A new study presented this week at the American Heart Association’s annual meeting in Orlando shows that wealthy organ transplant candidates can and do use their resources to game the system and jump in line on transplant wait lists, reports the Washington Post.

The key, according to the report, is getting onto multiple wait lists, at different transplant centers around the country—a proposition that’s apparently more difficult than you might think:

Getting approved for a transplant at any one center is an expensive and time-consuming process that often requires evaluations, tests and interviews with a half-dozen or more specialists. Each hospital has its own procedures, and many of them require regular check-in appointments every two weeks or six months to stay on the transplant lists.
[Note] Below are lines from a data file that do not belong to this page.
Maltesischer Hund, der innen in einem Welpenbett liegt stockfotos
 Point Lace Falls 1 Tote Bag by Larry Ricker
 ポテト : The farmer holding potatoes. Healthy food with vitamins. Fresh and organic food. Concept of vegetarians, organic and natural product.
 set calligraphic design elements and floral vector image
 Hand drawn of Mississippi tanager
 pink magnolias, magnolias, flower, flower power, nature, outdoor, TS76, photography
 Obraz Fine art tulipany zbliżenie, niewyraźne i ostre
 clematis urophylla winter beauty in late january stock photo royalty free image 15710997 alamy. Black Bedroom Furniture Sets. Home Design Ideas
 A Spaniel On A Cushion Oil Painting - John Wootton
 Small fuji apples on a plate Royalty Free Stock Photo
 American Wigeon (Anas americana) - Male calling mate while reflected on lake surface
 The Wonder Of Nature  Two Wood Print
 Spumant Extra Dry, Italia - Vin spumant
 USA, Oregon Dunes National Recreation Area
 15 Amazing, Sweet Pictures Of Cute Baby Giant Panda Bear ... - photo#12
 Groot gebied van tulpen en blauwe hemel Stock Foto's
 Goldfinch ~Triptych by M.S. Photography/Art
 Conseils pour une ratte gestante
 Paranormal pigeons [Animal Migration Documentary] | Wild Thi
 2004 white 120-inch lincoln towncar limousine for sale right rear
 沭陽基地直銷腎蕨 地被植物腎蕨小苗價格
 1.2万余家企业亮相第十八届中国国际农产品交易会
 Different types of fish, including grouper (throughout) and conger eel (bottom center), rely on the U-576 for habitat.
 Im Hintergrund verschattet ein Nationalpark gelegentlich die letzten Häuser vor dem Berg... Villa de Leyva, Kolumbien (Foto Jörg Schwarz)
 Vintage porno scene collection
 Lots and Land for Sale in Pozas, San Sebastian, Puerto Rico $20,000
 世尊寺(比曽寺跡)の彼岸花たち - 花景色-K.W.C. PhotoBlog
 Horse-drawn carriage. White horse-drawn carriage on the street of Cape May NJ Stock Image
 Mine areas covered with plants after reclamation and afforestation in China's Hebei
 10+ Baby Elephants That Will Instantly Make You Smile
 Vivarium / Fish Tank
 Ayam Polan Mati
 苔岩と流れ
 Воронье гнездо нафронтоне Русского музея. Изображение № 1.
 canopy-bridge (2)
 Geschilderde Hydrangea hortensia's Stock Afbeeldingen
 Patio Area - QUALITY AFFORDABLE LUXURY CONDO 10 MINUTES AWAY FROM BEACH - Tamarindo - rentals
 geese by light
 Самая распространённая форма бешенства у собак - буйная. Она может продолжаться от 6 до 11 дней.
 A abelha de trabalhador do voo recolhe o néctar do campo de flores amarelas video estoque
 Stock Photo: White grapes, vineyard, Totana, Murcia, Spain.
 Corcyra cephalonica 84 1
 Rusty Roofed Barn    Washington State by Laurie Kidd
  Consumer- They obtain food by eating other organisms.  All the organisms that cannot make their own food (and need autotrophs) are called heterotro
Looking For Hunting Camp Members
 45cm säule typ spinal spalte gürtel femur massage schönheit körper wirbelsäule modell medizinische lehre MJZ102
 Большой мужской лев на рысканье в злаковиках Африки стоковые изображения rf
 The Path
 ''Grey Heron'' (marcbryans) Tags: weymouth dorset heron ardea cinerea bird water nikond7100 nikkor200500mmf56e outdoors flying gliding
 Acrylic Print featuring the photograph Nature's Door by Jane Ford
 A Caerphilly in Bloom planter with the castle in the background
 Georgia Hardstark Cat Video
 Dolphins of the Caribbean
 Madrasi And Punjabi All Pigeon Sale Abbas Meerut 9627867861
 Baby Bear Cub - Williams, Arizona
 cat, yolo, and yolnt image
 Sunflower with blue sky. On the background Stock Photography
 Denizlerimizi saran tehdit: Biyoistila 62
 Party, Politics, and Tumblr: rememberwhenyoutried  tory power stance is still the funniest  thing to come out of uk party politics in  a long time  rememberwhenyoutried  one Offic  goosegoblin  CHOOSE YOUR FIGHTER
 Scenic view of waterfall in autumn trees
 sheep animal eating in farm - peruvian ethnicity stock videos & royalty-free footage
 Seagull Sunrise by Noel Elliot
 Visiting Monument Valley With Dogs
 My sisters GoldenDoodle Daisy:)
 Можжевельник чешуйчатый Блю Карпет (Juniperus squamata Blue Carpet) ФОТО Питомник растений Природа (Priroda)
Researchers looked at data from 2000 to 2013: “33,928 candidates on heart transplant wait lists; 24,633 on lung transplant wait lists; 103,332 on liver transplant wait lists; and 223,644 on kidney transplant wait lists.” They found a small minority of candidates who were on multiple lists and, as a result, had higher transplant rates and lower death rates—2 percent of heart patients were on more than one list, as were 3.4 percent of lung patients, 6 percent of liver patients and 12 percent of kidney patients. Not surprisingly, these candidates were wealthier than the rest and were more likely to be insured.

You can imagine how this goes: in order to get on multiple lists and stay on multiple lists, you’d need the time and resources to travel around to different centers, giving you a chance to meet whatever criteria for getting on each list. You’d need to be able to stay eligible via check-in appointments, which means more travel. You’d need the ability to return to any of those centers at the drop of a hat, while a donated organ is still viable. You’d need, in other words, a lot of money, and a lot of free time.

The Washington Post report examines this via the case of Steve Jobs, whose 2009 liver transplant took place in Tennessee, “more than 2,000 miles away from his home in Northern California.” Rather than just get onto a list at the nearby center, Jobs took advantage of “rules set by the United Network for Organ Sharing, a nonprofit that manages the country’s organ transplant system under a federal government contract,” that allow patients to get on multiple lists simultaneously. The benefits of this are obvious: while other candidates—and especially those on Medicaid, who reportedly “don’t have the option to get listed more than once”—got on the local list and waited in line, Jobs was moving up different lists across the country, essentially putting him on a national list available to only those who can afford the steep cost of entry.

The study’s lead author, Raymond Givens, has a polite way of calling this bullshit: “It undermines a bedrock principle of organ transplantation — which is that the sickest people should be transplanted first.” Like so many other things, this is a principle America’s wealthy can buy their way out of.